Following the transfer of power from the PNC, in February 2022, Abbas then pushed to elect Rawhi Fattouh as the Speaker of the PNC and promoted a decision in the PCC ordering the PLO Executive Committee to reformulate the institutions of the P.A.
Having now merged the P.A. institutions into the PLO structure and replaced the PLC with the PNC, Abbas’s choice of Fattouh as his interim replacement was not the positive appointment of a successor, but rather Abbas finally imposing the PLO on the P.A.
To avoid openly saying that Abbas had dismantled the P.A.’s electoral and governing mechanisms, as designated by the Oslo Accords, and replaced them with the PLO, the wording of the announcement published by Wafa, the official media mouthpiece of the Palestinian leadership, was intentionally misleading: “President Abbas issued a constitutional declaration stipulating that should the post of P.A. President become vacant, the Chairman of the Palestinian National Council (PNC) shall temporarily serve as P.A. President pending the holding of presidential elections as per the Palestinian Elections Law.”

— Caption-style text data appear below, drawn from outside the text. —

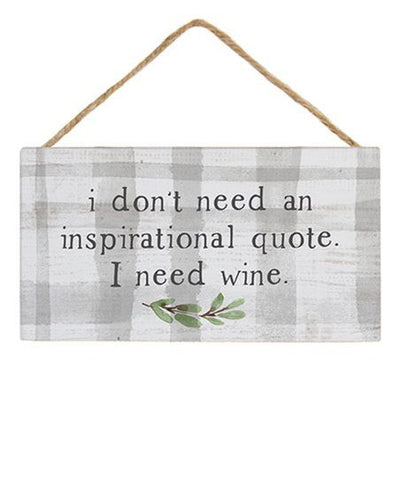 I Need Wine Hanging Wood Sign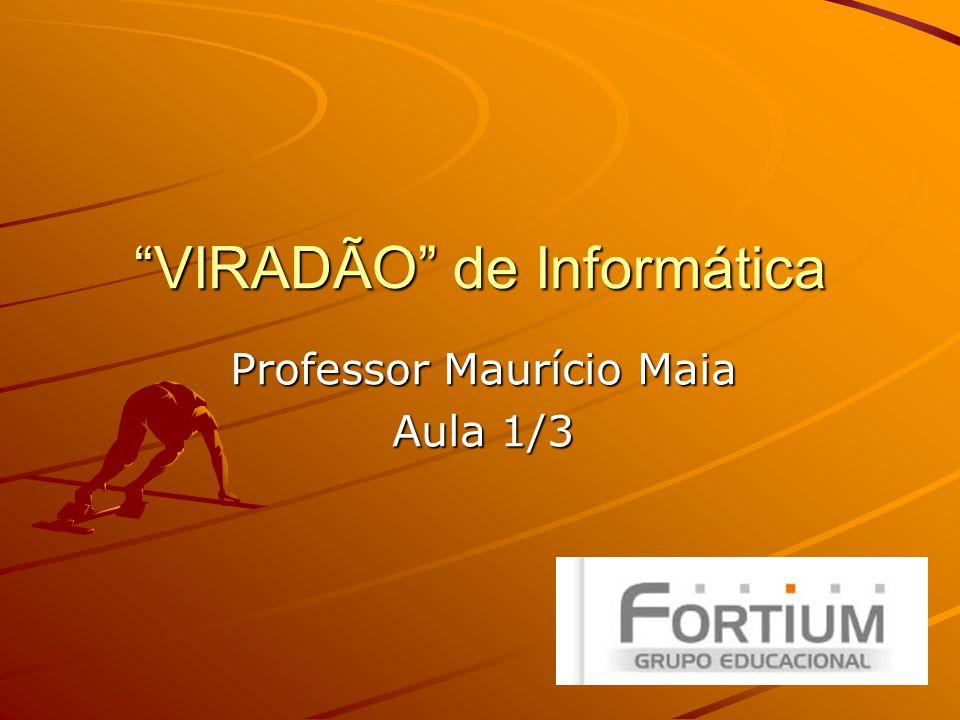 Professor Maurício Maia Aula 1/3 VIRADÃO de Informática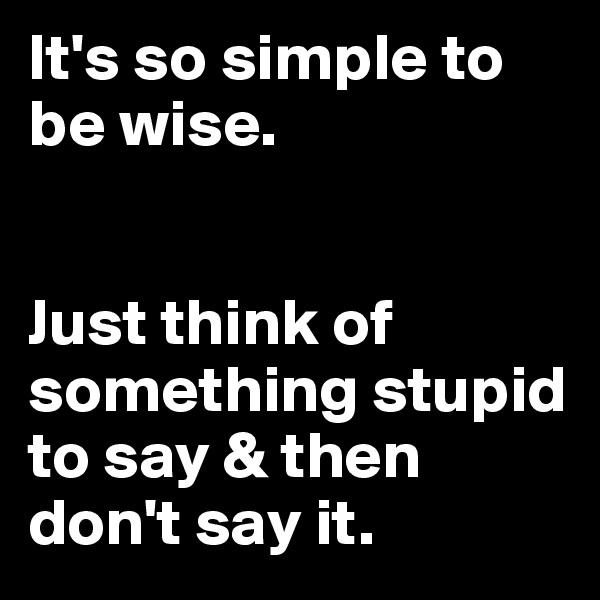 It's so simple to be wise.    Just think of something stupid to say & then don't say it.
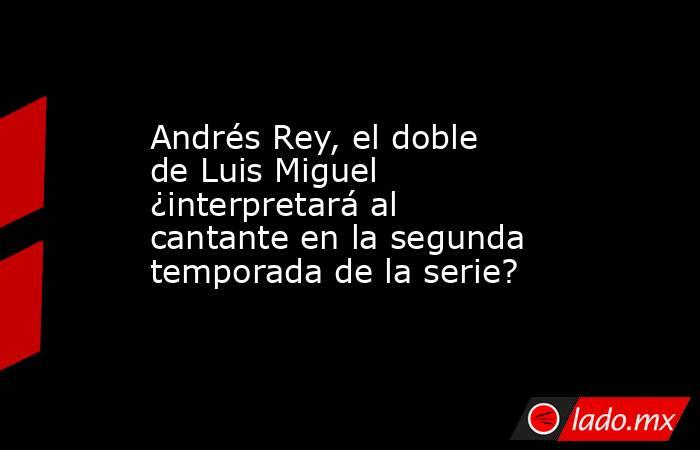 Andrés Rey, el doble de Luis Miguel ¿interpretará al cantante en la segunda temporada de la serie?. Noticias en tiempo real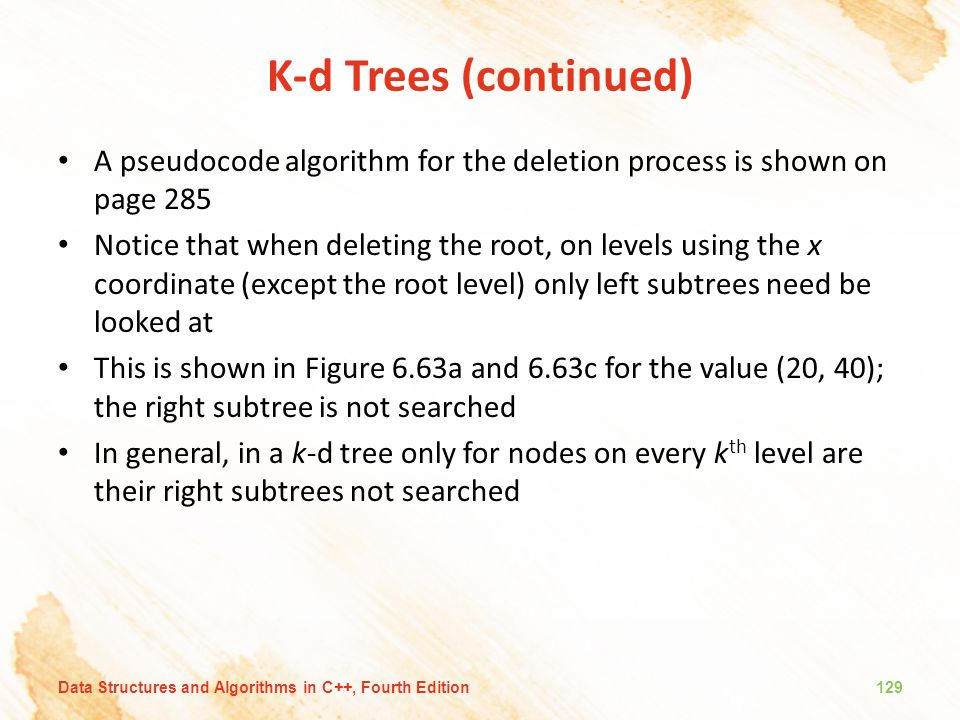 K-d Trees (continued) A pseudocode algorithm for the deletion process is shown on page 285.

Using this wording, Abbas presented to the unfamiliar eye the ostensible reality that the PNC is somehow connected with the “Palestinian [i.e. P.A. – M.H.] Elections Law,” when in reality, no such connection exists.
Abbas’s choice of Fattouh as his interim replacement effectively allows him to temporarily placate all of the other Palestinian leaders, such as Hussein a-Sheikh, Mahmoud al-Aloul, Marwan Barghouti, Jibril Rajoub, Majed Faraj, Muhammad Dahlan, et al., who all see themselves, each for their own reason, as his replacement.